Davey O'Brien Award
- Awarded for: The collegiate American football player judged to be the best of all NCAA quarterbacks (current) The best NCAA football player playing in the southwestern United States (original)
- Location: The Fort Worth Club, Fort Worth Texas
- Country: United States
- Presented by: Davey O'Brien Foundation

History
- First award: 1977; became a quarterback-only award in 1981
- Most recent: Fernando Mendoza, Indiana
- Website: www.daveyobrienaward.org

= Davey O'Brien Award =

Award

The Davey O'Brien Award, officially the Davey O'Brien National Quarterback Award, named after Davey O'Brien, is presented annually to the collegiate American football player judged by the Davey O'Brien Foundation to be the best of all National Collegiate Athletic Association quarterbacks. The Davey O'Brien Hall of Fame is housed at The Fort Worth Club in Fort Worth, Texas. The annual awards dinner and trophy presentation is held there as well, usually in February.

• Tasks to perform:
1) Using the award text, explain how the group of players the Davey O'Brien Award recognizes has changed since it began.
2) According to the award text, where is the Davey O'Brien Hall of Fame housed?

• Source data:
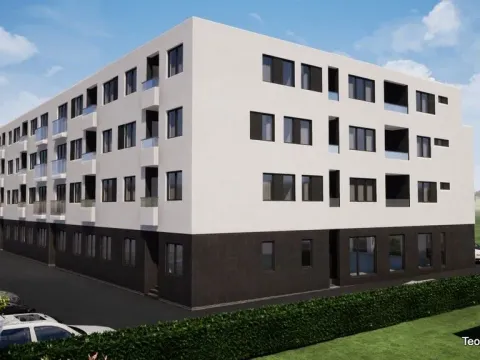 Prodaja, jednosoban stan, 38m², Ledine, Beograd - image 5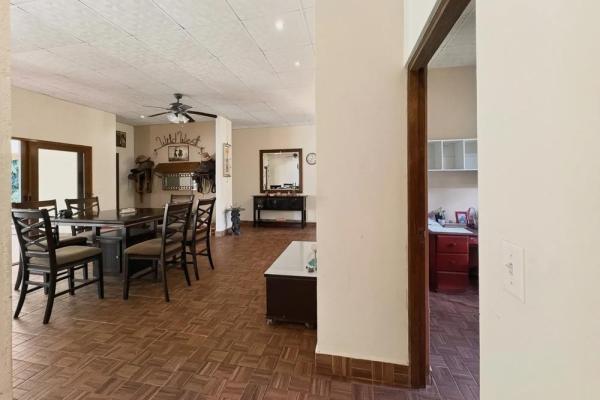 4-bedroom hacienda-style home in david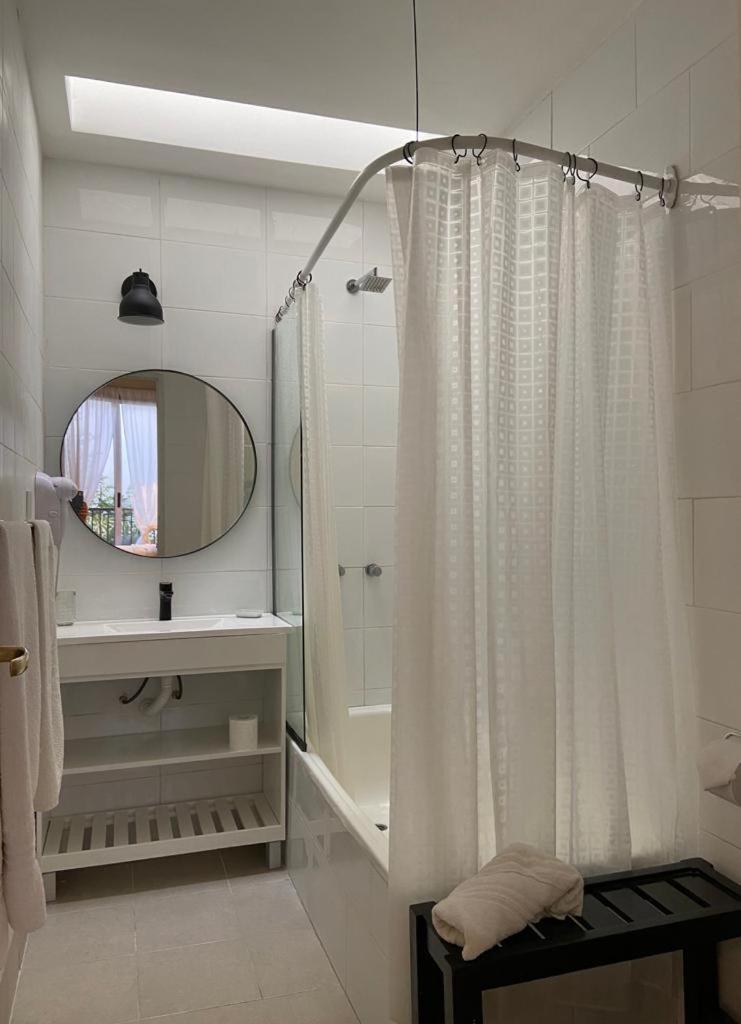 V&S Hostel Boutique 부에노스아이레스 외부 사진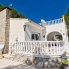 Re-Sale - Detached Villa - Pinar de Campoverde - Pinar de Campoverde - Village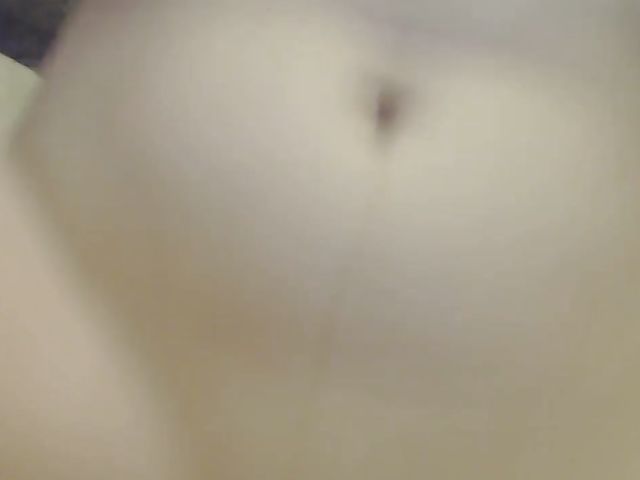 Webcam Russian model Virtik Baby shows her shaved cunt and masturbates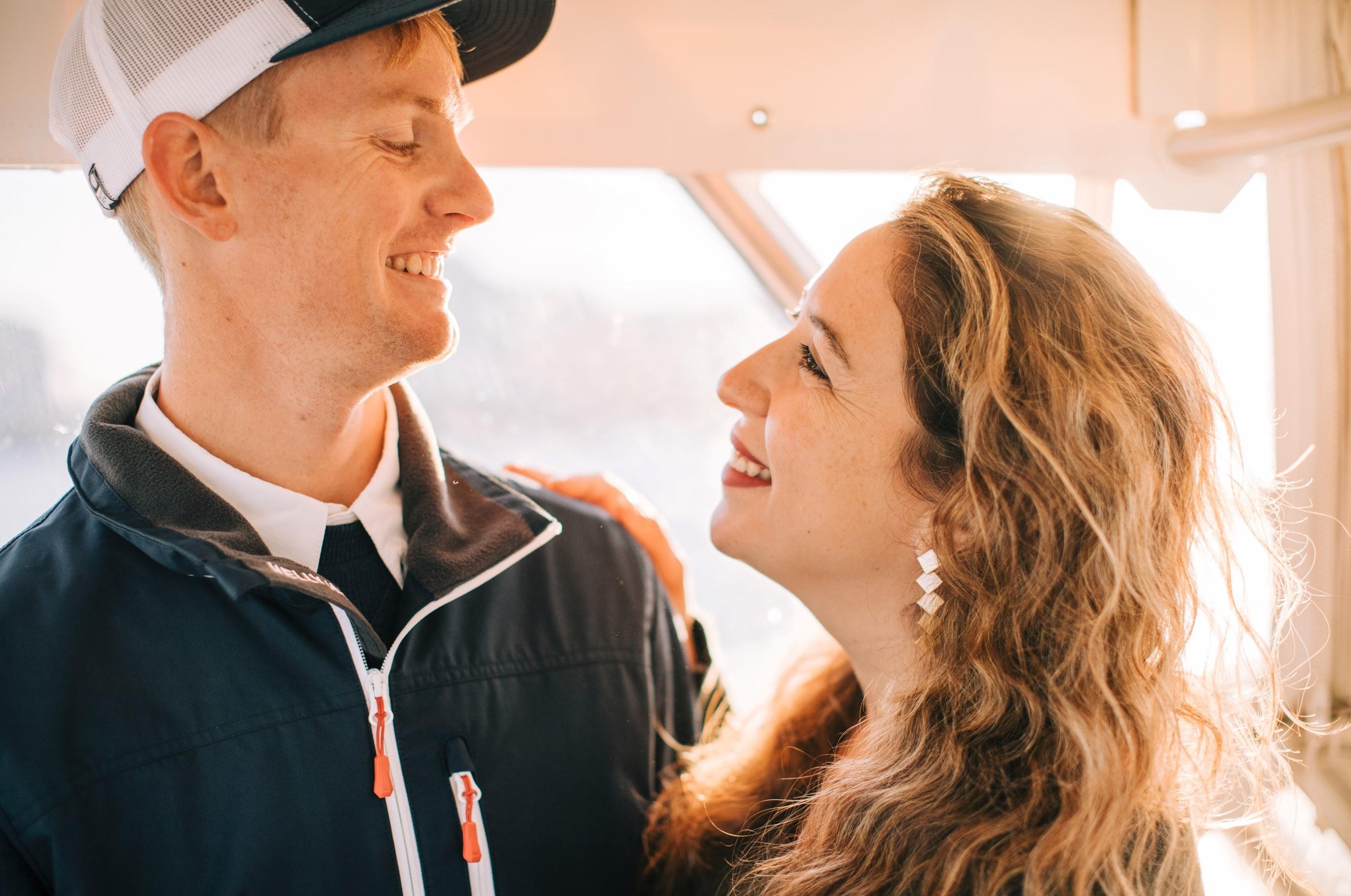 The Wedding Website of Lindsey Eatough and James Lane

• Numbered responses:
1) When first given in 1977, the award went to the best NCAA football player in the southwestern United States. In 1981 it became a quarterback-only award, and it now goes to the player judged by the Davey O'Brien Foundation to be the best of all NCAA quarterbacks.

2) At The Fort Worth Club in Fort Worth, Texas.